* _PROVIDED DATA_:
%%

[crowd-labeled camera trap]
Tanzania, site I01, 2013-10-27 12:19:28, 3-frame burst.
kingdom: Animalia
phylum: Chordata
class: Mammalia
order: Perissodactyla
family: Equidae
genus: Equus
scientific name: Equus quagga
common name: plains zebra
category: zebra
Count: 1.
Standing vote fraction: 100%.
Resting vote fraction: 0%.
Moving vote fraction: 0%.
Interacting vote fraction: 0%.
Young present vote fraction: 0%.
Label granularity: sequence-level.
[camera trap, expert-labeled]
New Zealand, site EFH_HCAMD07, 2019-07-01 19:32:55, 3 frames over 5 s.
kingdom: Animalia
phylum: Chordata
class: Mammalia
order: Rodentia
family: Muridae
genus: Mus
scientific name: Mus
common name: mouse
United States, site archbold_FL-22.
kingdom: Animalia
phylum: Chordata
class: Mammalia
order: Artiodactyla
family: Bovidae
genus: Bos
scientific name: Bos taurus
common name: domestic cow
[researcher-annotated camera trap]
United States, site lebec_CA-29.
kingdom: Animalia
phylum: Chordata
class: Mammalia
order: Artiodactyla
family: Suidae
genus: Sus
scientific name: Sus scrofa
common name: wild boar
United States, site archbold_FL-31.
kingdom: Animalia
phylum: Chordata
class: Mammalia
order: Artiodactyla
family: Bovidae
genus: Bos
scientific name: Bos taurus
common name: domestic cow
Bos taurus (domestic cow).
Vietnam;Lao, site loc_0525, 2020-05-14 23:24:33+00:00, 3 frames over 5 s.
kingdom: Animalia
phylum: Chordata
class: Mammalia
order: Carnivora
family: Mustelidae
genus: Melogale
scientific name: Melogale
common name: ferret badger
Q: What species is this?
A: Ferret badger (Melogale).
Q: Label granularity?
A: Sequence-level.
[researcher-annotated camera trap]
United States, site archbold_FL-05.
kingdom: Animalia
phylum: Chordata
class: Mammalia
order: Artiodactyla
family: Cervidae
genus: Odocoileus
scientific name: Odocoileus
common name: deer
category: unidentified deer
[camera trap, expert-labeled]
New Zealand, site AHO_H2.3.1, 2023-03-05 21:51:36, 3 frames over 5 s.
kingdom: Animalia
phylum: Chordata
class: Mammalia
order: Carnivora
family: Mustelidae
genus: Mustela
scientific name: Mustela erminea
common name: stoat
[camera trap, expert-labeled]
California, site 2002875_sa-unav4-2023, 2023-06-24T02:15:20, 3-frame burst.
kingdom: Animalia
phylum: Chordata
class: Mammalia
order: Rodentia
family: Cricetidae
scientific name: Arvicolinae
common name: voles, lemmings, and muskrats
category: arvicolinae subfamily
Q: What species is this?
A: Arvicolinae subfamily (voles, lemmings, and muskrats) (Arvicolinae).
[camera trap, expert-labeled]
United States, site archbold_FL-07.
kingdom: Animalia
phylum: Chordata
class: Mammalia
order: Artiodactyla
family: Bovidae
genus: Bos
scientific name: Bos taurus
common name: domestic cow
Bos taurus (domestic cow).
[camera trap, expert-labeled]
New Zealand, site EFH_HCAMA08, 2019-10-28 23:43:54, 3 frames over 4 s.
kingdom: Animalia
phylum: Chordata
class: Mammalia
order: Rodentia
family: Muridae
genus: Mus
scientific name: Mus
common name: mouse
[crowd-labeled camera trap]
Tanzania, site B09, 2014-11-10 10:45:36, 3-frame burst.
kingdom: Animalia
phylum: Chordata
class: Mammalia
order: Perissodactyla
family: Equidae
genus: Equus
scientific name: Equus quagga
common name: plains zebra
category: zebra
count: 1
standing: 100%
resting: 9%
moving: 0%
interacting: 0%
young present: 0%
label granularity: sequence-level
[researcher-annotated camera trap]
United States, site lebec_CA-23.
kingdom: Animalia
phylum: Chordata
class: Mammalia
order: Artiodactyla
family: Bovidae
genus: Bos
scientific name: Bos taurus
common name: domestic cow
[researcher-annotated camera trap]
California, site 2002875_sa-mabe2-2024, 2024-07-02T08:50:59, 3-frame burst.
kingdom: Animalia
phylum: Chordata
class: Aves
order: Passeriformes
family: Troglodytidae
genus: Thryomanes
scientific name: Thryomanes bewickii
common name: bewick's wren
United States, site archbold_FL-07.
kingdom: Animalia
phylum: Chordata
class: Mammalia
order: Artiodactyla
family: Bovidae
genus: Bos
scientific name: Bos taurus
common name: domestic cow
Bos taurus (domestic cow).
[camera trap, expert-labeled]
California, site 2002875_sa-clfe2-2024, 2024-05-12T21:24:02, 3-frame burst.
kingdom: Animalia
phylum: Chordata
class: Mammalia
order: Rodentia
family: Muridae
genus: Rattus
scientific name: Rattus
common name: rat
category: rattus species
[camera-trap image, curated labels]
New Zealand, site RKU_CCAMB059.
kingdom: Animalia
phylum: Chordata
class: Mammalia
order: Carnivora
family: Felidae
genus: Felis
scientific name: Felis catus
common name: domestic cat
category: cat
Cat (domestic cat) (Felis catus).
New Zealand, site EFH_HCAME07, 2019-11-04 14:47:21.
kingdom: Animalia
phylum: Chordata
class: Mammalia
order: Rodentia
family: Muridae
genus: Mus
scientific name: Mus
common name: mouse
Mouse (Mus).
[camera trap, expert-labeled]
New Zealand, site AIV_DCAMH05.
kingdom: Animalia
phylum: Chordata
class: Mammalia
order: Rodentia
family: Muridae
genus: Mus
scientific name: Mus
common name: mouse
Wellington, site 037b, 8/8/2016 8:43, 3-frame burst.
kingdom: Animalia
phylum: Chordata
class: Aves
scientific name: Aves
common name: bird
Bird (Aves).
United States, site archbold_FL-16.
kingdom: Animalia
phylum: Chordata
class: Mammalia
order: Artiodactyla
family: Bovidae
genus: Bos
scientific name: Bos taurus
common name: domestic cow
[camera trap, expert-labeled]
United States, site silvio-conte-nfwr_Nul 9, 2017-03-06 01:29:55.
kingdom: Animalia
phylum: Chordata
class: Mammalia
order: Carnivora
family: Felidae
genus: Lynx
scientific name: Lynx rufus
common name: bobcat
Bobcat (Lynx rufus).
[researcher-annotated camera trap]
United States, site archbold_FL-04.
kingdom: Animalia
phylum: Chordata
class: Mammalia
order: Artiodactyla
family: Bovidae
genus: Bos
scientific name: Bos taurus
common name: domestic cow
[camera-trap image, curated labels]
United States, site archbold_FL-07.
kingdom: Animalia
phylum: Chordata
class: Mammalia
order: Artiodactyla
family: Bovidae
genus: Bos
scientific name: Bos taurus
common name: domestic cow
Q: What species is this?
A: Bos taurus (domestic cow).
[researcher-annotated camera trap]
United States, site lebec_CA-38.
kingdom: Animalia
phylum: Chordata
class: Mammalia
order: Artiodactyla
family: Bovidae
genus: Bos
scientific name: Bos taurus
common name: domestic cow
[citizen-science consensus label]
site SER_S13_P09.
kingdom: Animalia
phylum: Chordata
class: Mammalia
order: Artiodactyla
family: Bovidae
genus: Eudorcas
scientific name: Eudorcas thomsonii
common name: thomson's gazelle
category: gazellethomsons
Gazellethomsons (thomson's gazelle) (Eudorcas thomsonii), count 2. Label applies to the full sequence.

%%

* _YOUR TASK_: The answer must consist of all the entries, copied exactly.

* _ANSWER SPACE_:
[crowd-labeled camera trap]
Tanzania, site I01, 2013-10-27 12:19:28, 3-frame burst.
kingdom: Animalia
phylum: Chordata
class: Mammalia
order: Perissodactyla
family: Equidae
genus: Equus
scientific name: Equus quagga
common name: plains zebra
category: zebra
Count: 1.
Standing vote fraction: 100%.
Resting vote fraction: 0%.
Moving vote fraction: 0%.
Interacting vote fraction: 0%.
Young present vote fraction: 0%.
Label granularity: sequence-level.
[camera trap, expert-labeled]
New Zealand, site EFH_HCAMD07, 2019-07-01 19:32:55, 3 frames over 5 s.
kingdom: Animalia
phylum: Chordata
class: Mammalia
order: Rodentia
family: Muridae
genus: Mus
scientific name: Mus
common name: mouse
United States, site archbold_FL-22.
kingdom: Animalia
phylum: Chordata
class: Mammalia
order: Artiodactyla
family: Bovidae
genus: Bos
scientific name: Bos taurus
common name: domestic cow
[researcher-annotated camera trap]
United States, site lebec_CA-29.
kingdom: Animalia
phylum: Chordata
class: Mammalia
order: Artiodactyla
family: Suidae
genus: Sus
scientific name: Sus scrofa
common name: wild boar
United States, site archbold_FL-31.
kingdom: Animalia
phylum: Chordata
class: Mammalia
order: Artiodactyla
family: Bovidae
genus: Bos
scientific name: Bos taurus
common name: domestic cow
Bos taurus (domestic cow).
Vietnam;Lao, site loc_0525, 2020-05-14 23:24:33+00:00, 3 frames over 5 s.
kingdom: Animalia
phylum: Chordata
class: Mammalia
order: Carnivora
family: Mustelidae
genus: Melogale
scientific name: Melogale
common name: ferret badger
Q: What species is this?
A: Ferret badger (Melogale).
Q: Label granularity?
A: Sequence-level.
[researcher-annotated camera trap]
United States, site archbold_FL-05.
kingdom: Animalia
phylum: Chordata
class: Mammalia
order: Artiodactyla
family: Cervidae
genus: Odocoileus
scientific name: Odocoileus
common name: deer
category: unidentified deer
[camera trap, expert-labeled]
New Zealand, site AHO_H2.3.1, 2023-03-05 21:51:36, 3 frames over 5 s.
kingdom: Animalia
phylum: Chordata
class: Mammalia
order: Carnivora
family: Mustelidae
genus: Mustela
scientific name: Mustela erminea
common name: stoat
[camera trap, expert-labeled]
California, site 2002875_sa-unav4-2023, 2023-06-24T02:15:20, 3-frame burst.
kingdom: Animalia
phylum: Chordata
class: Mammalia
order: Rodentia
family: Cricetidae
scientific name: Arvicolinae
common name: voles, lemmings, and muskrats
category: arvicolinae subfamily
Q: What species is this?
A: Arvicolinae subfamily (voles, lemmings, and muskrats) (Arvicolinae).
[camera trap, expert-labeled]
United States, site archbold_FL-07.
kingdom: Animalia
phylum: Chordata
class: Mammalia
order: Artiodactyla
family: Bovidae
genus: Bos
scientific name: Bos taurus
common name: domestic cow
Bos taurus (domestic cow).
[camera trap, expert-labeled]
New Zealand, site EFH_HCAMA08, 2019-10-28 23:43:54, 3 frames over 4 s.
kingdom: Animalia
phylum: Chordata
class: Mammalia
order: Rodentia
family: Muridae
genus: Mus
scientific name: Mus
common name: mouse
[crowd-labeled camera trap]
Tanzania, site B09, 2014-11-10 10:45:36, 3-frame burst.
kingdom: Animalia
phylum: Chordata
class: Mammalia
order: Perissodactyla
family: Equidae
genus: Equus
scientific name: Equus quagga
common name: plains zebra
category: zebra
count: 1
standing: 100%
resting: 9%
moving: 0%
interacting: 0%
young present: 0%
label granularity: sequence-level
[researcher-annotated camera trap]
United States, site lebec_CA-23.
kingdom: Animalia
phylum: Chordata
class: Mammalia
order: Artiodactyla
family: Bovidae
genus: Bos
scientific name: Bos taurus
common name: domestic cow
[researcher-annotated camera trap]
California, site 2002875_sa-mabe2-2024, 2024-07-02T08:50:59, 3-frame burst.
kingdom: Animalia
phylum: Chordata
class: Aves
order: Passeriformes
family: Troglodytidae
genus: Thryomanes
scientific name: Thryomanes bewickii
common name: bewick's wren
United States, site archbold_FL-07.
kingdom: Animalia
phylum: Chordata
class: Mammalia
order: Artiodactyla
family: Bovidae
genus: Bos
scientific name: Bos taurus
common name: domestic cow
Bos taurus (domestic cow).
[camera trap, expert-labeled]
California, site 2002875_sa-clfe2-2024, 2024-05-12T21:24:02, 3-frame burst.
kingdom: Animalia
phylum: Chordata
class: Mammalia
order: Rodentia
family: Muridae
genus: Rattus
scientific name: Rattus
common name: rat
category: rattus species
[camera-trap image, curated labels]
New Zealand, site RKU_CCAMB059.
kingdom: Animalia
phylum: Chordata
class: Mammalia
order: Carnivora
family: Felidae
genus: Felis
scientific name: Felis catus
common name: domestic cat
category: cat
Cat (domestic cat) (Felis catus).
New Zealand, site EFH_HCAME07, 2019-11-04 14:47:21.
kingdom: Animalia
phylum: Chordata
class: Mammalia
order: Rodentia
family: Muridae
genus: Mus
scientific name: Mus
common name: mouse
Mouse (Mus).
[camera trap, expert-labeled]
New Zealand, site AIV_DCAMH05.
kingdom: Animalia
phylum: Chordata
class: Mammalia
order: Rodentia
family: Muridae
genus: Mus
scientific name: Mus
common name: mouse
Wellington, site 037b, 8/8/2016 8:43, 3-frame burst.
kingdom: Animalia
phylum: Chordata
class: Aves
scientific name: Aves
common name: bird
Bird (Aves).
United States, site archbold_FL-16.
kingdom: Animalia
phylum: Chordata
class: Mammalia
order: Artiodactyla
family: Bovidae
genus: Bos
scientific name: Bos taurus
common name: domestic cow
[camera trap, expert-labeled]
United States, site silvio-conte-nfwr_Nul 9, 2017-03-06 01:29:55.
kingdom: Animalia
phylum: Chordata
class: Mammalia
order: Carnivora
family: Felidae
genus: Lynx
scientific name: Lynx rufus
common name: bobcat
Bobcat (Lynx rufus).
[researcher-annotated camera trap]
United States, site archbold_FL-04.
kingdom: Animalia
phylum: Chordata
class: Mammalia
order: Artiodactyla
family: Bovidae
genus: Bos
scientific name: Bos taurus
common name: domestic cow
[camera-trap image, curated labels]
United States, site archbold_FL-07.
kingdom: Animalia
phylum: Chordata
class: Mammalia
order: Artiodactyla
family: Bovidae
genus: Bos
scientific name: Bos taurus
common name: domestic cow
Q: What species is this?
A: Bos taurus (domestic cow).
[researcher-annotated camera trap]
United States, site lebec_CA-38.
kingdom: Animalia
phylum: Chordata
class: Mammalia
order: Artiodactyla
family: Bovidae
genus: Bos
scientific name: Bos taurus
common name: domestic cow
[citizen-science consensus label]
site SER_S13_P09.
kingdom: Animalia
phylum: Chordata
class: Mammalia
order: Artiodactyla
family: Bovidae
genus: Eudorcas
scientific name: Eudorcas thomsonii
common name: thomson's gazelle
category: gazellethomsons
Gazellethomsons (thomson's gazelle) (Eudorcas thomsonii), count 2. Label applies to the full sequence.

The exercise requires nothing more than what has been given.